Nolan on Koyaanisqatsi:
An incredible document of how man’s greatest endeavors have unsettling consequences. Art, not propaganda, emotional, not didactic; it doesn’t tell you what to think—it tells you what to think about.
John Lithgow's character comments that "it's about the Why... don't trust the right thing done for the wrong reason." Nolan invites us to ponder the film's reality -- of science awry, of our culture's preoccupation with apps and gadgetry over what really needs to be done. When we look at this reality, of dust and corn, we have to ask, "why?" How did we get here? What is this reality telling us about our own?
An implicit answer is the divorce between science and the supernatural. Not supernatural in terms of bogeymen and vengeful gods, but super
-natural, a word literally meaning that which is above nature. As a race, we proceed underneath the myth that we can master nature, that we can take it apart like a watch, learn its true names, and build something better in its stead. We use this myth to justify the harm we've done to the world, much of which comes from the wasteful production of those gadgets.
Is science to blame?
No, says Nolan. It is us, "what we bring into it." We as a society have divorced science from its super-natural origins, and because of that science is unable to answer the "why." This dark vision of modern day humanity is present in every single villain's viewpoint in the Dark Knight movies, and is far from optimistic.
But it's not enough to bring up old ideas for Nolan. He has to make it extraordinary. So rather than do what he has done before, he tells us that this is just one half of the equation, literally. One half IS the investigation of the material world. But the other half is that mysterious force that binds us together, which originates from a source we cannot glimpse. Again, we return to the word supernatural
, which is used at choice moments during the film. This is not mindless superstition, but a movement towards the Platonic notion of philosophy, in which before we act we must consider the 'why' of a thing. For Plato, there was a Prime Mover and First Cause that existed outside of the sensory realm, and this is by definition supernatural.
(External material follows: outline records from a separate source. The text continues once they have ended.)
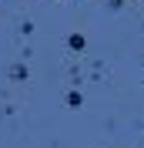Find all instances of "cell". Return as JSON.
Listing matches in <instances>:
<instances>
[{
    "label": "cell",
    "mask_w": 144,
    "mask_h": 148,
    "mask_svg": "<svg viewBox=\"0 0 144 148\" xmlns=\"http://www.w3.org/2000/svg\"><path fill=\"white\" fill-rule=\"evenodd\" d=\"M67 47H71V51H84V47H87V37L84 34H71L67 37Z\"/></svg>",
    "instance_id": "1"
},
{
    "label": "cell",
    "mask_w": 144,
    "mask_h": 148,
    "mask_svg": "<svg viewBox=\"0 0 144 148\" xmlns=\"http://www.w3.org/2000/svg\"><path fill=\"white\" fill-rule=\"evenodd\" d=\"M10 77H14V81H24V77H27V67H24V64H14Z\"/></svg>",
    "instance_id": "2"
},
{
    "label": "cell",
    "mask_w": 144,
    "mask_h": 148,
    "mask_svg": "<svg viewBox=\"0 0 144 148\" xmlns=\"http://www.w3.org/2000/svg\"><path fill=\"white\" fill-rule=\"evenodd\" d=\"M67 104H71V108H81V94L71 91V94H67Z\"/></svg>",
    "instance_id": "3"
},
{
    "label": "cell",
    "mask_w": 144,
    "mask_h": 148,
    "mask_svg": "<svg viewBox=\"0 0 144 148\" xmlns=\"http://www.w3.org/2000/svg\"><path fill=\"white\" fill-rule=\"evenodd\" d=\"M121 3H124V0H121Z\"/></svg>",
    "instance_id": "4"
}]
</instances>
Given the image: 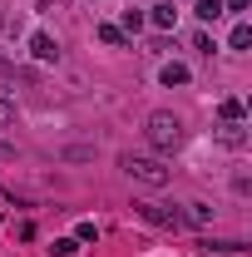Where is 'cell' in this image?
Returning a JSON list of instances; mask_svg holds the SVG:
<instances>
[{
	"instance_id": "7a4b0ae2",
	"label": "cell",
	"mask_w": 252,
	"mask_h": 257,
	"mask_svg": "<svg viewBox=\"0 0 252 257\" xmlns=\"http://www.w3.org/2000/svg\"><path fill=\"white\" fill-rule=\"evenodd\" d=\"M144 134H149V144H154L158 154H173L178 144H183V124L168 114V109H158V114H149V124H144Z\"/></svg>"
},
{
	"instance_id": "5b68a950",
	"label": "cell",
	"mask_w": 252,
	"mask_h": 257,
	"mask_svg": "<svg viewBox=\"0 0 252 257\" xmlns=\"http://www.w3.org/2000/svg\"><path fill=\"white\" fill-rule=\"evenodd\" d=\"M218 144H227V149H242V144H247V128H242V119H237V124H222V128H218Z\"/></svg>"
},
{
	"instance_id": "d6986e66",
	"label": "cell",
	"mask_w": 252,
	"mask_h": 257,
	"mask_svg": "<svg viewBox=\"0 0 252 257\" xmlns=\"http://www.w3.org/2000/svg\"><path fill=\"white\" fill-rule=\"evenodd\" d=\"M0 154H10V149H5V144H0Z\"/></svg>"
},
{
	"instance_id": "52a82bcc",
	"label": "cell",
	"mask_w": 252,
	"mask_h": 257,
	"mask_svg": "<svg viewBox=\"0 0 252 257\" xmlns=\"http://www.w3.org/2000/svg\"><path fill=\"white\" fill-rule=\"evenodd\" d=\"M149 20H154L158 30H173V25H178V10H173V5H154V15H149Z\"/></svg>"
},
{
	"instance_id": "277c9868",
	"label": "cell",
	"mask_w": 252,
	"mask_h": 257,
	"mask_svg": "<svg viewBox=\"0 0 252 257\" xmlns=\"http://www.w3.org/2000/svg\"><path fill=\"white\" fill-rule=\"evenodd\" d=\"M30 50H35V60H60V45H55L45 30H35V35H30Z\"/></svg>"
},
{
	"instance_id": "30bf717a",
	"label": "cell",
	"mask_w": 252,
	"mask_h": 257,
	"mask_svg": "<svg viewBox=\"0 0 252 257\" xmlns=\"http://www.w3.org/2000/svg\"><path fill=\"white\" fill-rule=\"evenodd\" d=\"M227 45H232V50H247V45H252V25H232Z\"/></svg>"
},
{
	"instance_id": "5bb4252c",
	"label": "cell",
	"mask_w": 252,
	"mask_h": 257,
	"mask_svg": "<svg viewBox=\"0 0 252 257\" xmlns=\"http://www.w3.org/2000/svg\"><path fill=\"white\" fill-rule=\"evenodd\" d=\"M94 232H99L94 223H79V227H74V242H94Z\"/></svg>"
},
{
	"instance_id": "ac0fdd59",
	"label": "cell",
	"mask_w": 252,
	"mask_h": 257,
	"mask_svg": "<svg viewBox=\"0 0 252 257\" xmlns=\"http://www.w3.org/2000/svg\"><path fill=\"white\" fill-rule=\"evenodd\" d=\"M0 74H10V64H5V60H0Z\"/></svg>"
},
{
	"instance_id": "9a60e30c",
	"label": "cell",
	"mask_w": 252,
	"mask_h": 257,
	"mask_svg": "<svg viewBox=\"0 0 252 257\" xmlns=\"http://www.w3.org/2000/svg\"><path fill=\"white\" fill-rule=\"evenodd\" d=\"M139 25H144V15H139V10H124V30L134 35V30H139Z\"/></svg>"
},
{
	"instance_id": "ffe728a7",
	"label": "cell",
	"mask_w": 252,
	"mask_h": 257,
	"mask_svg": "<svg viewBox=\"0 0 252 257\" xmlns=\"http://www.w3.org/2000/svg\"><path fill=\"white\" fill-rule=\"evenodd\" d=\"M0 30H5V15H0Z\"/></svg>"
},
{
	"instance_id": "4fadbf2b",
	"label": "cell",
	"mask_w": 252,
	"mask_h": 257,
	"mask_svg": "<svg viewBox=\"0 0 252 257\" xmlns=\"http://www.w3.org/2000/svg\"><path fill=\"white\" fill-rule=\"evenodd\" d=\"M5 124H15V99L0 94V128H5Z\"/></svg>"
},
{
	"instance_id": "8fae6325",
	"label": "cell",
	"mask_w": 252,
	"mask_h": 257,
	"mask_svg": "<svg viewBox=\"0 0 252 257\" xmlns=\"http://www.w3.org/2000/svg\"><path fill=\"white\" fill-rule=\"evenodd\" d=\"M222 124H237V119H242V99H222Z\"/></svg>"
},
{
	"instance_id": "44dd1931",
	"label": "cell",
	"mask_w": 252,
	"mask_h": 257,
	"mask_svg": "<svg viewBox=\"0 0 252 257\" xmlns=\"http://www.w3.org/2000/svg\"><path fill=\"white\" fill-rule=\"evenodd\" d=\"M60 5H69V0H60Z\"/></svg>"
},
{
	"instance_id": "8992f818",
	"label": "cell",
	"mask_w": 252,
	"mask_h": 257,
	"mask_svg": "<svg viewBox=\"0 0 252 257\" xmlns=\"http://www.w3.org/2000/svg\"><path fill=\"white\" fill-rule=\"evenodd\" d=\"M158 79H163L168 89H173V84H188V64H163V69H158Z\"/></svg>"
},
{
	"instance_id": "e0dca14e",
	"label": "cell",
	"mask_w": 252,
	"mask_h": 257,
	"mask_svg": "<svg viewBox=\"0 0 252 257\" xmlns=\"http://www.w3.org/2000/svg\"><path fill=\"white\" fill-rule=\"evenodd\" d=\"M252 0H222V15H227V10H247Z\"/></svg>"
},
{
	"instance_id": "3957f363",
	"label": "cell",
	"mask_w": 252,
	"mask_h": 257,
	"mask_svg": "<svg viewBox=\"0 0 252 257\" xmlns=\"http://www.w3.org/2000/svg\"><path fill=\"white\" fill-rule=\"evenodd\" d=\"M134 213H139L144 223H154V227H173V232L188 227V218H183L178 208H168V203H149V198H144V203H134Z\"/></svg>"
},
{
	"instance_id": "6da1fadb",
	"label": "cell",
	"mask_w": 252,
	"mask_h": 257,
	"mask_svg": "<svg viewBox=\"0 0 252 257\" xmlns=\"http://www.w3.org/2000/svg\"><path fill=\"white\" fill-rule=\"evenodd\" d=\"M119 168H124L134 183H144V188H163V183L173 178V173L163 168V159H154V154H134V149L119 159Z\"/></svg>"
},
{
	"instance_id": "7c38bea8",
	"label": "cell",
	"mask_w": 252,
	"mask_h": 257,
	"mask_svg": "<svg viewBox=\"0 0 252 257\" xmlns=\"http://www.w3.org/2000/svg\"><path fill=\"white\" fill-rule=\"evenodd\" d=\"M99 40H104V45H114V50H119V45H124V30H119V25H99Z\"/></svg>"
},
{
	"instance_id": "ba28073f",
	"label": "cell",
	"mask_w": 252,
	"mask_h": 257,
	"mask_svg": "<svg viewBox=\"0 0 252 257\" xmlns=\"http://www.w3.org/2000/svg\"><path fill=\"white\" fill-rule=\"evenodd\" d=\"M193 10H198V20H203V25H213V20H222V0H198Z\"/></svg>"
},
{
	"instance_id": "2e32d148",
	"label": "cell",
	"mask_w": 252,
	"mask_h": 257,
	"mask_svg": "<svg viewBox=\"0 0 252 257\" xmlns=\"http://www.w3.org/2000/svg\"><path fill=\"white\" fill-rule=\"evenodd\" d=\"M74 247H79L74 237H60V242H55V257H69V252H74Z\"/></svg>"
},
{
	"instance_id": "9c48e42d",
	"label": "cell",
	"mask_w": 252,
	"mask_h": 257,
	"mask_svg": "<svg viewBox=\"0 0 252 257\" xmlns=\"http://www.w3.org/2000/svg\"><path fill=\"white\" fill-rule=\"evenodd\" d=\"M213 213H218V208H208V203H188V213H183V218H188V223H213Z\"/></svg>"
}]
</instances>
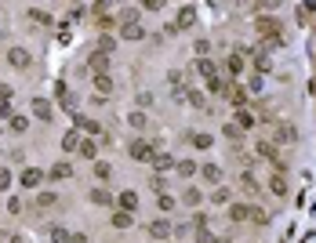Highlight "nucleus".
I'll return each mask as SVG.
<instances>
[{"label":"nucleus","mask_w":316,"mask_h":243,"mask_svg":"<svg viewBox=\"0 0 316 243\" xmlns=\"http://www.w3.org/2000/svg\"><path fill=\"white\" fill-rule=\"evenodd\" d=\"M258 33H265V40L273 44V48H280L283 44V26H280V19H273V15H258Z\"/></svg>","instance_id":"1"},{"label":"nucleus","mask_w":316,"mask_h":243,"mask_svg":"<svg viewBox=\"0 0 316 243\" xmlns=\"http://www.w3.org/2000/svg\"><path fill=\"white\" fill-rule=\"evenodd\" d=\"M127 153H131V160H138V163H149L156 156V145L153 142H142V138H134L131 145H127Z\"/></svg>","instance_id":"2"},{"label":"nucleus","mask_w":316,"mask_h":243,"mask_svg":"<svg viewBox=\"0 0 316 243\" xmlns=\"http://www.w3.org/2000/svg\"><path fill=\"white\" fill-rule=\"evenodd\" d=\"M258 156H262V160H269V163H273L280 174H283V167H287V160H283V156L276 153V145H273V142H258Z\"/></svg>","instance_id":"3"},{"label":"nucleus","mask_w":316,"mask_h":243,"mask_svg":"<svg viewBox=\"0 0 316 243\" xmlns=\"http://www.w3.org/2000/svg\"><path fill=\"white\" fill-rule=\"evenodd\" d=\"M193 26H197V8H182L171 29H193Z\"/></svg>","instance_id":"4"},{"label":"nucleus","mask_w":316,"mask_h":243,"mask_svg":"<svg viewBox=\"0 0 316 243\" xmlns=\"http://www.w3.org/2000/svg\"><path fill=\"white\" fill-rule=\"evenodd\" d=\"M8 62H11L15 69H29V62H33V58H29L26 48H11V51H8Z\"/></svg>","instance_id":"5"},{"label":"nucleus","mask_w":316,"mask_h":243,"mask_svg":"<svg viewBox=\"0 0 316 243\" xmlns=\"http://www.w3.org/2000/svg\"><path fill=\"white\" fill-rule=\"evenodd\" d=\"M171 232H175L171 221H164V218H160V221H149V236H153V239H168Z\"/></svg>","instance_id":"6"},{"label":"nucleus","mask_w":316,"mask_h":243,"mask_svg":"<svg viewBox=\"0 0 316 243\" xmlns=\"http://www.w3.org/2000/svg\"><path fill=\"white\" fill-rule=\"evenodd\" d=\"M87 69H91V73H105V69H109V55H102V51L87 55Z\"/></svg>","instance_id":"7"},{"label":"nucleus","mask_w":316,"mask_h":243,"mask_svg":"<svg viewBox=\"0 0 316 243\" xmlns=\"http://www.w3.org/2000/svg\"><path fill=\"white\" fill-rule=\"evenodd\" d=\"M145 37V29L138 22H127V26H120V40H142Z\"/></svg>","instance_id":"8"},{"label":"nucleus","mask_w":316,"mask_h":243,"mask_svg":"<svg viewBox=\"0 0 316 243\" xmlns=\"http://www.w3.org/2000/svg\"><path fill=\"white\" fill-rule=\"evenodd\" d=\"M40 181H44V171H37V167H26V171H22V185L26 189H37Z\"/></svg>","instance_id":"9"},{"label":"nucleus","mask_w":316,"mask_h":243,"mask_svg":"<svg viewBox=\"0 0 316 243\" xmlns=\"http://www.w3.org/2000/svg\"><path fill=\"white\" fill-rule=\"evenodd\" d=\"M95 91H98L102 98L113 91V77H109V73H95Z\"/></svg>","instance_id":"10"},{"label":"nucleus","mask_w":316,"mask_h":243,"mask_svg":"<svg viewBox=\"0 0 316 243\" xmlns=\"http://www.w3.org/2000/svg\"><path fill=\"white\" fill-rule=\"evenodd\" d=\"M240 189H244L247 196H254V192H258L262 185H258V178H254L251 171H244V174H240Z\"/></svg>","instance_id":"11"},{"label":"nucleus","mask_w":316,"mask_h":243,"mask_svg":"<svg viewBox=\"0 0 316 243\" xmlns=\"http://www.w3.org/2000/svg\"><path fill=\"white\" fill-rule=\"evenodd\" d=\"M77 131H84V134H98L102 124H98V120H91V116H77Z\"/></svg>","instance_id":"12"},{"label":"nucleus","mask_w":316,"mask_h":243,"mask_svg":"<svg viewBox=\"0 0 316 243\" xmlns=\"http://www.w3.org/2000/svg\"><path fill=\"white\" fill-rule=\"evenodd\" d=\"M225 73H229V77H240V73H244V58L229 51V58H225Z\"/></svg>","instance_id":"13"},{"label":"nucleus","mask_w":316,"mask_h":243,"mask_svg":"<svg viewBox=\"0 0 316 243\" xmlns=\"http://www.w3.org/2000/svg\"><path fill=\"white\" fill-rule=\"evenodd\" d=\"M200 174H204V181L218 185V181H222V167H215V163H204V167H200Z\"/></svg>","instance_id":"14"},{"label":"nucleus","mask_w":316,"mask_h":243,"mask_svg":"<svg viewBox=\"0 0 316 243\" xmlns=\"http://www.w3.org/2000/svg\"><path fill=\"white\" fill-rule=\"evenodd\" d=\"M294 138H298V134H294L291 124H276V142H280V145H287V142H294Z\"/></svg>","instance_id":"15"},{"label":"nucleus","mask_w":316,"mask_h":243,"mask_svg":"<svg viewBox=\"0 0 316 243\" xmlns=\"http://www.w3.org/2000/svg\"><path fill=\"white\" fill-rule=\"evenodd\" d=\"M269 189H273V192H276V196H287V178H283V174H280V171H276V174H273V178H269Z\"/></svg>","instance_id":"16"},{"label":"nucleus","mask_w":316,"mask_h":243,"mask_svg":"<svg viewBox=\"0 0 316 243\" xmlns=\"http://www.w3.org/2000/svg\"><path fill=\"white\" fill-rule=\"evenodd\" d=\"M149 163H153L156 171H171V167H175V156H168V153H156V156L149 160Z\"/></svg>","instance_id":"17"},{"label":"nucleus","mask_w":316,"mask_h":243,"mask_svg":"<svg viewBox=\"0 0 316 243\" xmlns=\"http://www.w3.org/2000/svg\"><path fill=\"white\" fill-rule=\"evenodd\" d=\"M77 145H80V131H66L62 149H66V153H77Z\"/></svg>","instance_id":"18"},{"label":"nucleus","mask_w":316,"mask_h":243,"mask_svg":"<svg viewBox=\"0 0 316 243\" xmlns=\"http://www.w3.org/2000/svg\"><path fill=\"white\" fill-rule=\"evenodd\" d=\"M120 207H124V210H127V214H131V210H134V207H138V196H134L131 189H124V192H120Z\"/></svg>","instance_id":"19"},{"label":"nucleus","mask_w":316,"mask_h":243,"mask_svg":"<svg viewBox=\"0 0 316 243\" xmlns=\"http://www.w3.org/2000/svg\"><path fill=\"white\" fill-rule=\"evenodd\" d=\"M244 218H251V207L233 203V207H229V221H244Z\"/></svg>","instance_id":"20"},{"label":"nucleus","mask_w":316,"mask_h":243,"mask_svg":"<svg viewBox=\"0 0 316 243\" xmlns=\"http://www.w3.org/2000/svg\"><path fill=\"white\" fill-rule=\"evenodd\" d=\"M175 171H178V174H182V178H189V174H197V171H200V167H197V163H193V160H178V163H175Z\"/></svg>","instance_id":"21"},{"label":"nucleus","mask_w":316,"mask_h":243,"mask_svg":"<svg viewBox=\"0 0 316 243\" xmlns=\"http://www.w3.org/2000/svg\"><path fill=\"white\" fill-rule=\"evenodd\" d=\"M29 19H33L37 26H51V15L44 11V8H29Z\"/></svg>","instance_id":"22"},{"label":"nucleus","mask_w":316,"mask_h":243,"mask_svg":"<svg viewBox=\"0 0 316 243\" xmlns=\"http://www.w3.org/2000/svg\"><path fill=\"white\" fill-rule=\"evenodd\" d=\"M229 102H233V105H236V109H240V105H244V102H247V91H244V87H236V84H233V87H229Z\"/></svg>","instance_id":"23"},{"label":"nucleus","mask_w":316,"mask_h":243,"mask_svg":"<svg viewBox=\"0 0 316 243\" xmlns=\"http://www.w3.org/2000/svg\"><path fill=\"white\" fill-rule=\"evenodd\" d=\"M127 124H131L134 131H145V127H149V116H145V113H131V116H127Z\"/></svg>","instance_id":"24"},{"label":"nucleus","mask_w":316,"mask_h":243,"mask_svg":"<svg viewBox=\"0 0 316 243\" xmlns=\"http://www.w3.org/2000/svg\"><path fill=\"white\" fill-rule=\"evenodd\" d=\"M91 203H98V207H109V203H113V196L105 192V189H91Z\"/></svg>","instance_id":"25"},{"label":"nucleus","mask_w":316,"mask_h":243,"mask_svg":"<svg viewBox=\"0 0 316 243\" xmlns=\"http://www.w3.org/2000/svg\"><path fill=\"white\" fill-rule=\"evenodd\" d=\"M77 153H80V156H87V160H95V156H98V149H95V142H87V138H84V142L77 145Z\"/></svg>","instance_id":"26"},{"label":"nucleus","mask_w":316,"mask_h":243,"mask_svg":"<svg viewBox=\"0 0 316 243\" xmlns=\"http://www.w3.org/2000/svg\"><path fill=\"white\" fill-rule=\"evenodd\" d=\"M33 113H37L40 120H51V105L44 102V98H37V102H33Z\"/></svg>","instance_id":"27"},{"label":"nucleus","mask_w":316,"mask_h":243,"mask_svg":"<svg viewBox=\"0 0 316 243\" xmlns=\"http://www.w3.org/2000/svg\"><path fill=\"white\" fill-rule=\"evenodd\" d=\"M127 225H131V214L127 210H116L113 214V229H127Z\"/></svg>","instance_id":"28"},{"label":"nucleus","mask_w":316,"mask_h":243,"mask_svg":"<svg viewBox=\"0 0 316 243\" xmlns=\"http://www.w3.org/2000/svg\"><path fill=\"white\" fill-rule=\"evenodd\" d=\"M254 69H258V77H265V73L273 69V62H269V55H258V58H254Z\"/></svg>","instance_id":"29"},{"label":"nucleus","mask_w":316,"mask_h":243,"mask_svg":"<svg viewBox=\"0 0 316 243\" xmlns=\"http://www.w3.org/2000/svg\"><path fill=\"white\" fill-rule=\"evenodd\" d=\"M193 69H197V73H200V77H207V80H211V77H215V66H211V62H207V58H200V62H197V66H193Z\"/></svg>","instance_id":"30"},{"label":"nucleus","mask_w":316,"mask_h":243,"mask_svg":"<svg viewBox=\"0 0 316 243\" xmlns=\"http://www.w3.org/2000/svg\"><path fill=\"white\" fill-rule=\"evenodd\" d=\"M11 131H15V134H26V131H29V120H26V116H11Z\"/></svg>","instance_id":"31"},{"label":"nucleus","mask_w":316,"mask_h":243,"mask_svg":"<svg viewBox=\"0 0 316 243\" xmlns=\"http://www.w3.org/2000/svg\"><path fill=\"white\" fill-rule=\"evenodd\" d=\"M69 174H73L69 163H55V167H51V178H55V181H58V178H69Z\"/></svg>","instance_id":"32"},{"label":"nucleus","mask_w":316,"mask_h":243,"mask_svg":"<svg viewBox=\"0 0 316 243\" xmlns=\"http://www.w3.org/2000/svg\"><path fill=\"white\" fill-rule=\"evenodd\" d=\"M251 124H254V116H251V113H244V109H240V113H236V127H240V131H247Z\"/></svg>","instance_id":"33"},{"label":"nucleus","mask_w":316,"mask_h":243,"mask_svg":"<svg viewBox=\"0 0 316 243\" xmlns=\"http://www.w3.org/2000/svg\"><path fill=\"white\" fill-rule=\"evenodd\" d=\"M37 203H40V207H55V203H58V196H55V192H40V196H37Z\"/></svg>","instance_id":"34"},{"label":"nucleus","mask_w":316,"mask_h":243,"mask_svg":"<svg viewBox=\"0 0 316 243\" xmlns=\"http://www.w3.org/2000/svg\"><path fill=\"white\" fill-rule=\"evenodd\" d=\"M51 239H55V243H69V232L58 229V225H51Z\"/></svg>","instance_id":"35"},{"label":"nucleus","mask_w":316,"mask_h":243,"mask_svg":"<svg viewBox=\"0 0 316 243\" xmlns=\"http://www.w3.org/2000/svg\"><path fill=\"white\" fill-rule=\"evenodd\" d=\"M182 200H186L189 207H197V203H200V189H186V196H182Z\"/></svg>","instance_id":"36"},{"label":"nucleus","mask_w":316,"mask_h":243,"mask_svg":"<svg viewBox=\"0 0 316 243\" xmlns=\"http://www.w3.org/2000/svg\"><path fill=\"white\" fill-rule=\"evenodd\" d=\"M134 19H138V11H134V8H124V11H120V22H124V26L134 22Z\"/></svg>","instance_id":"37"},{"label":"nucleus","mask_w":316,"mask_h":243,"mask_svg":"<svg viewBox=\"0 0 316 243\" xmlns=\"http://www.w3.org/2000/svg\"><path fill=\"white\" fill-rule=\"evenodd\" d=\"M193 145H197V149H207V145H211V134H193Z\"/></svg>","instance_id":"38"},{"label":"nucleus","mask_w":316,"mask_h":243,"mask_svg":"<svg viewBox=\"0 0 316 243\" xmlns=\"http://www.w3.org/2000/svg\"><path fill=\"white\" fill-rule=\"evenodd\" d=\"M149 189H156V192H164V189H168V181H164V174H156L153 181H149Z\"/></svg>","instance_id":"39"},{"label":"nucleus","mask_w":316,"mask_h":243,"mask_svg":"<svg viewBox=\"0 0 316 243\" xmlns=\"http://www.w3.org/2000/svg\"><path fill=\"white\" fill-rule=\"evenodd\" d=\"M95 174H98V178H109L113 167H109V163H95Z\"/></svg>","instance_id":"40"},{"label":"nucleus","mask_w":316,"mask_h":243,"mask_svg":"<svg viewBox=\"0 0 316 243\" xmlns=\"http://www.w3.org/2000/svg\"><path fill=\"white\" fill-rule=\"evenodd\" d=\"M98 40H102V55H109L113 44H116V37H98Z\"/></svg>","instance_id":"41"},{"label":"nucleus","mask_w":316,"mask_h":243,"mask_svg":"<svg viewBox=\"0 0 316 243\" xmlns=\"http://www.w3.org/2000/svg\"><path fill=\"white\" fill-rule=\"evenodd\" d=\"M160 210H175V200H171L168 192H160Z\"/></svg>","instance_id":"42"},{"label":"nucleus","mask_w":316,"mask_h":243,"mask_svg":"<svg viewBox=\"0 0 316 243\" xmlns=\"http://www.w3.org/2000/svg\"><path fill=\"white\" fill-rule=\"evenodd\" d=\"M251 218H254V221H258V225H265V221H269V214H265V210H262V207H254V210H251Z\"/></svg>","instance_id":"43"},{"label":"nucleus","mask_w":316,"mask_h":243,"mask_svg":"<svg viewBox=\"0 0 316 243\" xmlns=\"http://www.w3.org/2000/svg\"><path fill=\"white\" fill-rule=\"evenodd\" d=\"M189 105H197V109H204V95H200V91H193V95H189Z\"/></svg>","instance_id":"44"},{"label":"nucleus","mask_w":316,"mask_h":243,"mask_svg":"<svg viewBox=\"0 0 316 243\" xmlns=\"http://www.w3.org/2000/svg\"><path fill=\"white\" fill-rule=\"evenodd\" d=\"M207 91H211V95H218V91H222V80L211 77V80H207Z\"/></svg>","instance_id":"45"},{"label":"nucleus","mask_w":316,"mask_h":243,"mask_svg":"<svg viewBox=\"0 0 316 243\" xmlns=\"http://www.w3.org/2000/svg\"><path fill=\"white\" fill-rule=\"evenodd\" d=\"M207 51H211V44H207V40H197V55L207 58Z\"/></svg>","instance_id":"46"},{"label":"nucleus","mask_w":316,"mask_h":243,"mask_svg":"<svg viewBox=\"0 0 316 243\" xmlns=\"http://www.w3.org/2000/svg\"><path fill=\"white\" fill-rule=\"evenodd\" d=\"M11 185V171H4V167H0V189H8Z\"/></svg>","instance_id":"47"},{"label":"nucleus","mask_w":316,"mask_h":243,"mask_svg":"<svg viewBox=\"0 0 316 243\" xmlns=\"http://www.w3.org/2000/svg\"><path fill=\"white\" fill-rule=\"evenodd\" d=\"M225 138L236 142V138H240V127H233V124H229V127H225Z\"/></svg>","instance_id":"48"},{"label":"nucleus","mask_w":316,"mask_h":243,"mask_svg":"<svg viewBox=\"0 0 316 243\" xmlns=\"http://www.w3.org/2000/svg\"><path fill=\"white\" fill-rule=\"evenodd\" d=\"M229 200V189H215V203H225Z\"/></svg>","instance_id":"49"},{"label":"nucleus","mask_w":316,"mask_h":243,"mask_svg":"<svg viewBox=\"0 0 316 243\" xmlns=\"http://www.w3.org/2000/svg\"><path fill=\"white\" fill-rule=\"evenodd\" d=\"M164 8V0H149V4H145V11H160Z\"/></svg>","instance_id":"50"},{"label":"nucleus","mask_w":316,"mask_h":243,"mask_svg":"<svg viewBox=\"0 0 316 243\" xmlns=\"http://www.w3.org/2000/svg\"><path fill=\"white\" fill-rule=\"evenodd\" d=\"M69 243H87V236H84V232H73V236H69Z\"/></svg>","instance_id":"51"},{"label":"nucleus","mask_w":316,"mask_h":243,"mask_svg":"<svg viewBox=\"0 0 316 243\" xmlns=\"http://www.w3.org/2000/svg\"><path fill=\"white\" fill-rule=\"evenodd\" d=\"M0 116H11V105H8L4 98H0Z\"/></svg>","instance_id":"52"},{"label":"nucleus","mask_w":316,"mask_h":243,"mask_svg":"<svg viewBox=\"0 0 316 243\" xmlns=\"http://www.w3.org/2000/svg\"><path fill=\"white\" fill-rule=\"evenodd\" d=\"M0 98H4V102L11 98V87H8V84H0Z\"/></svg>","instance_id":"53"},{"label":"nucleus","mask_w":316,"mask_h":243,"mask_svg":"<svg viewBox=\"0 0 316 243\" xmlns=\"http://www.w3.org/2000/svg\"><path fill=\"white\" fill-rule=\"evenodd\" d=\"M280 4V0H262V8H276Z\"/></svg>","instance_id":"54"},{"label":"nucleus","mask_w":316,"mask_h":243,"mask_svg":"<svg viewBox=\"0 0 316 243\" xmlns=\"http://www.w3.org/2000/svg\"><path fill=\"white\" fill-rule=\"evenodd\" d=\"M305 4H309V8H316V0H305Z\"/></svg>","instance_id":"55"},{"label":"nucleus","mask_w":316,"mask_h":243,"mask_svg":"<svg viewBox=\"0 0 316 243\" xmlns=\"http://www.w3.org/2000/svg\"><path fill=\"white\" fill-rule=\"evenodd\" d=\"M142 4H149V0H142Z\"/></svg>","instance_id":"56"}]
</instances>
So Nolan shows us a world ravaged by ourselves. He gives us an Interstellar journey across time and space. We literally transcend time and space with Cooper. And in the end, it's the simplest form of the idea. What can seize hands of a watch? What can rage, rage against the vicious onslaught of time? What can reverse the dying of the light?
Love. A promise. A father. A daughter.
Best of all is that Nolan uses the story, the formal elements of the film, and our own place and time to cause us to reflect. In this he has achieved a film of pure and utter excellence. As I lay awake in bed last night, the film's meanings slid into firm place, where after the first viewing my brain was an amorphous pile of emotionally charged white matter. Each successive contemplation unsheathed another layer of the film. I was unable to sleep. Like the characters, I was unable to go gently into that good night.